Reihan Morshed Salam (; born 29 December 1979) is a conservative American political commentator, columnist and author who since 2019 has been president of the Manhattan Institute. He was previously executive editor of National Review, a columnist for Slate, a contributing editor at National Affairs, a contributing editor at The Atlantic, an interviewer for VICE and a fellow at the University of Chicago Institute of Politics.

Early life and education
Salam was born in Brooklyn, New York. His parents are Bangladeshi-born Muslim immigrants who arrived in New York in 1976. Salam attended Stuyvesant High School and Cornell University before transferring to Harvard University, where he was a member of the Signet Society and lived in Pforzheimer House. He graduated from Harvard in 2001 with an A.B. degree in Social Studies.

Career
After graduating from Harvard, Salam worked as a reporter-researcher at The New Republic and as a research associate at the Council on Foreign Relations before becoming an editorial researcher for David Brooks at The New York Times. Salam also worked as a producer for NBCUniversal's The Chris Matthews Show, and as an associate editor at The Atlantic, thereafter accepting a fellowship at the think tank, New America.

National Review
In 2014, Salam was named executive editor of National Review. While on staff, National Review gained a reputation for publishing clashing opinions on a wide range of policy issues.

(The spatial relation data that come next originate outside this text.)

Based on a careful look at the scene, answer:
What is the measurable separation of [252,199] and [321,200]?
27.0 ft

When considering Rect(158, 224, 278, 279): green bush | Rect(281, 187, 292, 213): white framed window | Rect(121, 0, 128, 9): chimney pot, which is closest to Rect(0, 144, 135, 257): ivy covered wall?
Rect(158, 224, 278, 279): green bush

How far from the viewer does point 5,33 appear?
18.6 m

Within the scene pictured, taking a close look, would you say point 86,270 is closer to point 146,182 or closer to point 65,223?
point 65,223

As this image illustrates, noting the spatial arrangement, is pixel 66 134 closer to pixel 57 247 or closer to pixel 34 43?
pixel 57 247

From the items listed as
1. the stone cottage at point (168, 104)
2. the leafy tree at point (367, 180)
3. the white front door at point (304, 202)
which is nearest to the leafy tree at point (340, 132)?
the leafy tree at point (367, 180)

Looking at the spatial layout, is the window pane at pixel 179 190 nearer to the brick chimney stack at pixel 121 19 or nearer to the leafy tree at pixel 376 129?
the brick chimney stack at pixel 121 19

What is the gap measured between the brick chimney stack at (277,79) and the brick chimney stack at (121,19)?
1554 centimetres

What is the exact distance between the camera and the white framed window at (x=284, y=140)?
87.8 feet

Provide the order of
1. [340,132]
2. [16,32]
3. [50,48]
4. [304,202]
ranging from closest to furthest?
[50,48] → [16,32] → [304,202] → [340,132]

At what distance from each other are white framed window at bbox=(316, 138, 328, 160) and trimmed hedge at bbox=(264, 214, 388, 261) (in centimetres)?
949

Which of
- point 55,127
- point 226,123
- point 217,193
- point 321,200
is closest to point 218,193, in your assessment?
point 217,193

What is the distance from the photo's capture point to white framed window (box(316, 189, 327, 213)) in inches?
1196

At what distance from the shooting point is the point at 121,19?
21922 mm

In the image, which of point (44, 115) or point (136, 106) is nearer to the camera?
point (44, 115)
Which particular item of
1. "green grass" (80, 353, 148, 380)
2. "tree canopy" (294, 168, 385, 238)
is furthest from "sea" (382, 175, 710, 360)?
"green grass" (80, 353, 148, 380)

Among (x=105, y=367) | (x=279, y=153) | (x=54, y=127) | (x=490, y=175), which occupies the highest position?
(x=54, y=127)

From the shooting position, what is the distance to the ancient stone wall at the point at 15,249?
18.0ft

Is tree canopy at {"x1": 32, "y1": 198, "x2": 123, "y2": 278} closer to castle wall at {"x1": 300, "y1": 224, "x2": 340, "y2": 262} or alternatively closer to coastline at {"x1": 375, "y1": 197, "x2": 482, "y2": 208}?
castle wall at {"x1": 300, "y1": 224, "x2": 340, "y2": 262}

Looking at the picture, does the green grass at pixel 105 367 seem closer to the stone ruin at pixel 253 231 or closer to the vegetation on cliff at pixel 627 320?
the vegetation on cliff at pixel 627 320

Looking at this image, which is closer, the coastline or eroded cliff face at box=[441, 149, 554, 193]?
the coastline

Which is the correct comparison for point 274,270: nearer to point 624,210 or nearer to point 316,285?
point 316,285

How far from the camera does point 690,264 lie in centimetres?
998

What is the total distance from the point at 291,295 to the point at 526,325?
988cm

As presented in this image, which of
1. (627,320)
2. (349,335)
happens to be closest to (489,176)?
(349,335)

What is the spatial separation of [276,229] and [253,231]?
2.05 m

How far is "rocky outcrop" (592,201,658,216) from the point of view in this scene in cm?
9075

Grand New Party: How Republicans Can Win the Working Class and Save the American Dream
In 2008, Salam co-authored Grand New Party: How Republicans Can Win the Working Class and Save the American Dream with Ross Douthat. The book grew from a cover story for The Weekly Standard, which called for a reinvention of Republican domestic policy. Salam and Douthat argued that the Republican Party had lost touch with its own base and that its Bush-era, big-government policies were "an evolutionary dead end." They instead advocated "tak[ing] the 'big-government conservatism' vision" of Bush and giving it "coherence and sustainability" by vigorously serving the interests of the less affluent voters, who had become the party's base. The platform would include "an economic policy that places the two-parent family—the institution best capable of providing cultural stability and economic security—at the heart of the GOP agenda."

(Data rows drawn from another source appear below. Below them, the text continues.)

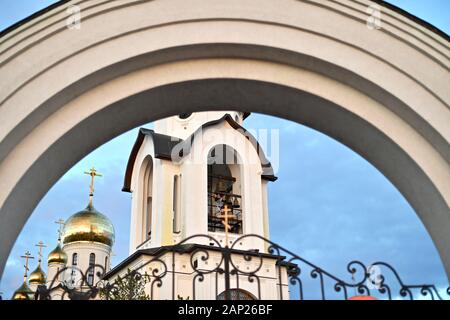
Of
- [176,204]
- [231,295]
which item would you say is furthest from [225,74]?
[176,204]

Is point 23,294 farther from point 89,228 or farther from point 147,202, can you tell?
Result: point 89,228

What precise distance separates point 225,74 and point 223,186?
16.1 meters

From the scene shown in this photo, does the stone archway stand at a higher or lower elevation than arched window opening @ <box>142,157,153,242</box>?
lower

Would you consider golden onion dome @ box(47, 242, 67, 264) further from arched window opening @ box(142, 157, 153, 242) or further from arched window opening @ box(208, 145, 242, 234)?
arched window opening @ box(208, 145, 242, 234)

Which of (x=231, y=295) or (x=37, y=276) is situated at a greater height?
(x=37, y=276)

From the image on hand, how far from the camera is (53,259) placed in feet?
100

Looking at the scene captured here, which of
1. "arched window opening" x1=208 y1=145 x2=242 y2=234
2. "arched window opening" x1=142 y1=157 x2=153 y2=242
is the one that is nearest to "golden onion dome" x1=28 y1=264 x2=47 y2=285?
"arched window opening" x1=142 y1=157 x2=153 y2=242

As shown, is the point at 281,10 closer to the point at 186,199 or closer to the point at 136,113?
the point at 136,113

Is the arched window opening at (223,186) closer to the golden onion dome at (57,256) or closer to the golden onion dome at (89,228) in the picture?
the golden onion dome at (89,228)

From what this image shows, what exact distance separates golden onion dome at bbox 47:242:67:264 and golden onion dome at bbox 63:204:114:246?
1549 millimetres

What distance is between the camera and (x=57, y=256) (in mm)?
30656

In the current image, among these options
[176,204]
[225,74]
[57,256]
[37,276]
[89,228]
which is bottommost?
[225,74]

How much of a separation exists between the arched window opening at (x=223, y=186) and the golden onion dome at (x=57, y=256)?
1267 centimetres

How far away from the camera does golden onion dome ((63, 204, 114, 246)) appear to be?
28.8m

Melting Pot or Civil War?: A Son of Immigrants Makes the Case Against Open Borders
Salam's second book Melting Pot or Civil War?: A Son of Immigrants Makes the Case Against Open Borders, was released in 2018. It "contends that while the United States should welcome more high-skilled immigrants, mass low-skilled immigration is swelling the number of poor people in a country that is struggling--with modest success at best--to fulfill the aspirations of the less privileged citizens already living here". The New York Times Ross Douthat (co-author of Salam's previous book) described it as "a rigorous, policy-driven argument for more-humane-than-Trump immigration restriction". Megan McArdle commended it for its "admirable and all-too-rare willingness to lay out the problem in clear terms", and Noah Smith, writing in Foreign Affairs, called it, "a thoughtful well-informed, mostly economic argument for limiting low-skilled immigration". Cato Institute immigration expert Alex Nowrasteh argues that Salam makes numerous factual and logical errors in arguing for reducing immigration.

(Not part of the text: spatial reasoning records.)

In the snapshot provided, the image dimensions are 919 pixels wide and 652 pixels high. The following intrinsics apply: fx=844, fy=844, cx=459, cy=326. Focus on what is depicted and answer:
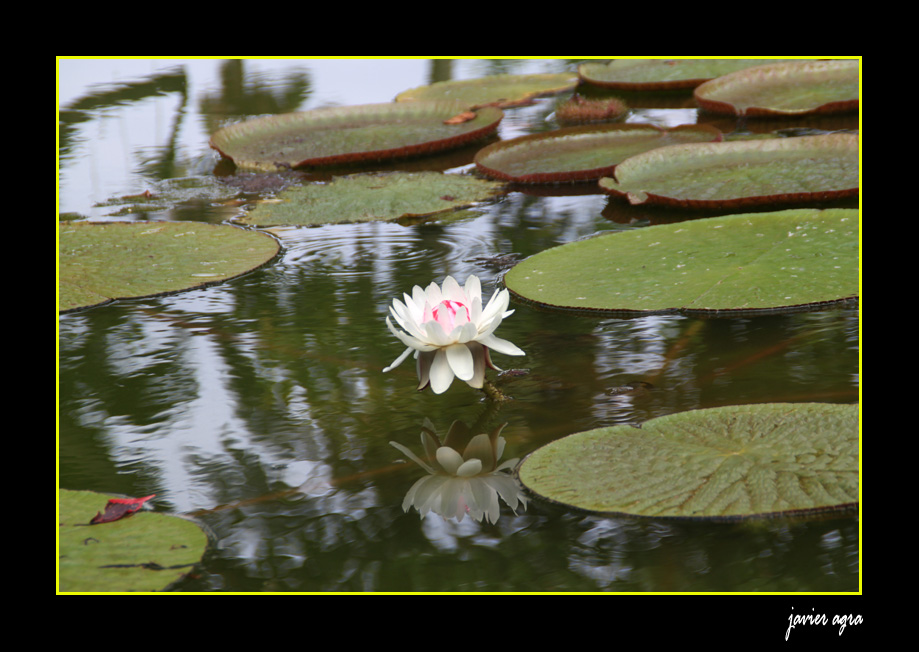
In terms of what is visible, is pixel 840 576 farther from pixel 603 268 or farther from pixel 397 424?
pixel 603 268

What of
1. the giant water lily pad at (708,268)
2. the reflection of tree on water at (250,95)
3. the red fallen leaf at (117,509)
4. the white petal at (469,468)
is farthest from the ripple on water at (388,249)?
the reflection of tree on water at (250,95)

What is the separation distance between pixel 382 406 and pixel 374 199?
6.71 ft

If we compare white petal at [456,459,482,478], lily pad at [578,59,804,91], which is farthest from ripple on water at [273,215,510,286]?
lily pad at [578,59,804,91]

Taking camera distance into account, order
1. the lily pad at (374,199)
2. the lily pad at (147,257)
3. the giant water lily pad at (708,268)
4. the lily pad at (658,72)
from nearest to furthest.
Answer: the giant water lily pad at (708,268) < the lily pad at (147,257) < the lily pad at (374,199) < the lily pad at (658,72)

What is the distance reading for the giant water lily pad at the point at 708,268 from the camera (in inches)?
93.2

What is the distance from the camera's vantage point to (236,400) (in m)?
2.08

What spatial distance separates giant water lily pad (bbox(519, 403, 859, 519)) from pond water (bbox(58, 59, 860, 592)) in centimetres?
4

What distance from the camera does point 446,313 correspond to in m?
1.82

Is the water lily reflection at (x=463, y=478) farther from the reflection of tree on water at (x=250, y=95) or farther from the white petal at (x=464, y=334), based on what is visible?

Manhattan Institute presidency
In February 2019, it was announced that Salam had been selected to become the new president of the Manhattan Institute for Policy Research. He succeeded Larry Mone, who retired after leading the Institute for 24 years. In May 2019, he officially took the helm. "I know not only that ideas matter, in other words, but also that the Institute's ideas can change lives for the better", he said at the Institute's 2019 Hamilton Award Dinner", continuing:

A self-described "coalition builder", Salam was profiled in the  Wall Street Journal shortly after taking on the presidency and  described his interest in examining topics like urban "political monocultures", and "punitive multiculturalism", while still maintaining the Institute's focus on issues such as school choice, pension reform, limited government, and lower taxes.

In 2022, Salam defended Manhattan Institute fellow Christopher Rufo amid his campaigns to ban LGBTQ instruction at schools.

Political views and style
Salam has been described as "Literary Brooklyn's Favorite Conservative." He has written that he intends to "pump ideas into the bloodstream of American conservatism."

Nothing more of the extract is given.